/tst

A ternary search tree implementation in Erlang.

Primary LanguageErlangMIT LicenseMIT

TST - Erlang ternary search tree

Build Status

The ternary search tree is a prefix binary search tree. Compared to similar tries, it is more memory efficient at the cost of execution speed.

This library provides an Erlang module for creating, manipulating and searching in-memory TSTs. The following operations are supported:

  • membership testing (tst:contains/2)
  • insertion (tst:insert/2)
  • partial match searches (tst:partial_matches/2)
  • near neighbor searches (tst:near_neighbors/3)
  • word size of given tree (tst:wc/1)
  • coercion from list of strings (tst:from_list/1)
  • coercion to list of strings (tst:to_list/1)

Binaries are not supported, though this is an intended feature. This TST is case-sensitive. The words "moose", "Moose" and "MoOsE" are all considered distinct words.

Example

> erl -pa ebin
Erlang R15B03 (erts-5.9.3) [source] [64-bit] [smp:8:8] [async-threads:0] [hipe] [kernel-poll:false]

Eshell V5.9.3  (abort with ^G)
1> TST = tst:from_list(["moose", "goose", "house", "computer"]).
...
2> tst:contains("moose", TST).
true
3> tst:partial_matches(".oose", TST).
["goose","moose"]
4> tst:partial_matches(".o.se", TST).
["goose","house","moose"]
5> tst:to_list(TST).
["computer","goose","house","moose"]
6> tst:to_list(tst:insert("abba", TST)).
["abba","computer","goose","house","moose"]

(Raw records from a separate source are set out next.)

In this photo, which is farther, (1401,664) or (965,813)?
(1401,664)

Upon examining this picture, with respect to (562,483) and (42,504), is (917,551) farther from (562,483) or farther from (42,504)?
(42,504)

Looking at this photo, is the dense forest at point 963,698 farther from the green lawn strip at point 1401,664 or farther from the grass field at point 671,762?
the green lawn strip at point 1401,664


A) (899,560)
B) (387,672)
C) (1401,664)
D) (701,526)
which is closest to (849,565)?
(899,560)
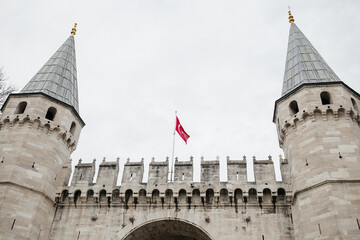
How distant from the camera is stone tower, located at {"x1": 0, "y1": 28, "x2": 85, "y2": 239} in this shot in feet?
50.8

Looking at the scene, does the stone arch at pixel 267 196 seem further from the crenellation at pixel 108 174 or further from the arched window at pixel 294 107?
the crenellation at pixel 108 174

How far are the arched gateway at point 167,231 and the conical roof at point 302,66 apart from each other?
886 cm

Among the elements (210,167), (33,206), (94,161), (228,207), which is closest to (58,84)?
(94,161)

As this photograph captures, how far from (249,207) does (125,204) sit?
6058 mm

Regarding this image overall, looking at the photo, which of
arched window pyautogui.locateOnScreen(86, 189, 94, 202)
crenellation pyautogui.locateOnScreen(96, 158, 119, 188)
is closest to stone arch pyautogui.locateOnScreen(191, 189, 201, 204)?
crenellation pyautogui.locateOnScreen(96, 158, 119, 188)

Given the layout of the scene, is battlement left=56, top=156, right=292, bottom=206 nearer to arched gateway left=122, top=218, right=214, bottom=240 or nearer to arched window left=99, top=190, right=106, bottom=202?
arched window left=99, top=190, right=106, bottom=202

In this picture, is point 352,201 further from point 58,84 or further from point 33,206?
point 58,84

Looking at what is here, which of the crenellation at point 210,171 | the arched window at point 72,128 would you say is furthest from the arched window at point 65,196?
the crenellation at point 210,171

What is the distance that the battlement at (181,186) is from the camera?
656 inches

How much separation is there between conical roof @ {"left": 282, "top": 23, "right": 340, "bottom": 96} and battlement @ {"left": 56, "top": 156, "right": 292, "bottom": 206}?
453 cm

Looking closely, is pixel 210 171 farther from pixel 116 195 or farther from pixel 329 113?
pixel 329 113

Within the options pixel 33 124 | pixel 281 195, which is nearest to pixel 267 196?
pixel 281 195

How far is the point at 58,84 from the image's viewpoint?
20609 millimetres

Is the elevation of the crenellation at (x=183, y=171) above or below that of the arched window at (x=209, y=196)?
above
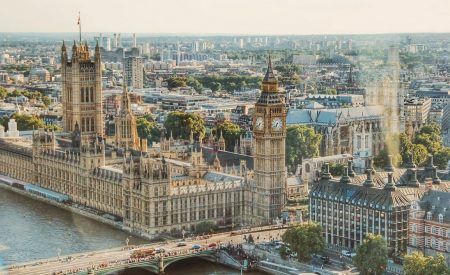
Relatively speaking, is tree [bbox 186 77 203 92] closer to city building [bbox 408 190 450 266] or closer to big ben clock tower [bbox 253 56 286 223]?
big ben clock tower [bbox 253 56 286 223]

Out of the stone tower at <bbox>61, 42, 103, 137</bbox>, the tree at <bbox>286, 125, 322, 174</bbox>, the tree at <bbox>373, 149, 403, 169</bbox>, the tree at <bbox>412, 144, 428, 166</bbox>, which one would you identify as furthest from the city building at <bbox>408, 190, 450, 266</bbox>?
the stone tower at <bbox>61, 42, 103, 137</bbox>

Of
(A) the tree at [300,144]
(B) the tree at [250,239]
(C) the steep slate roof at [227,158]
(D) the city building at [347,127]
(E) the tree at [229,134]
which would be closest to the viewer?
(B) the tree at [250,239]

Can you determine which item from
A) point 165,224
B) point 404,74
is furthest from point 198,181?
point 404,74

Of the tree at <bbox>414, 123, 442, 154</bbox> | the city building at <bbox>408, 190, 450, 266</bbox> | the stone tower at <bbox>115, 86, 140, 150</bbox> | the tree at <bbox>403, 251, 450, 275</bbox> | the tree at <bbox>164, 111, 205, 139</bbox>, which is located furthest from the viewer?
the tree at <bbox>164, 111, 205, 139</bbox>

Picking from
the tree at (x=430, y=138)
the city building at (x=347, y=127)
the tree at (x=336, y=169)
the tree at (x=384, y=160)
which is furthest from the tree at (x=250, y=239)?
the tree at (x=430, y=138)

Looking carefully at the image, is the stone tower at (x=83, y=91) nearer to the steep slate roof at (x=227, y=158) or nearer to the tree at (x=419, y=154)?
the steep slate roof at (x=227, y=158)

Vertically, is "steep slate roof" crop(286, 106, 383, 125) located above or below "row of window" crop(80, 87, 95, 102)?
below
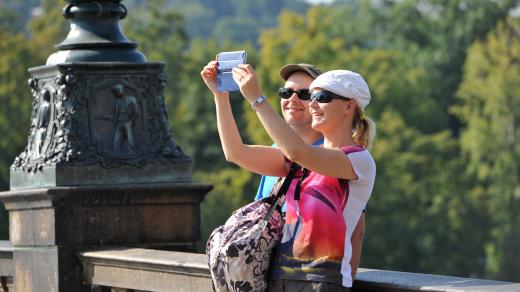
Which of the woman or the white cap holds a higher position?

Please see in-line documentation and in-line test cases for more.

Future Work

Because tst uses Erlang strings--lists of machine words as character--internally to represent strings the search tree will consume more memory than reading the source words into memory as binaries would. Consider:

> du -sh priv/words
priv/words    2.4M

The test suite reads this file in to run benchmarks; the size of the TST generated from priv/words is reported in megabytes.

src/tst.erl:459:<0.50.0>: TST size :: 42.339 megabytes

Future work will attempt to get the resulting TST to consume no more than the same amount of memory as an on-disk representation.


This data-structure is implemented from the discussion given in Bentley and Sedgewick's Fast Algorithsm for Searching and Sorting. It is released under the MIT license.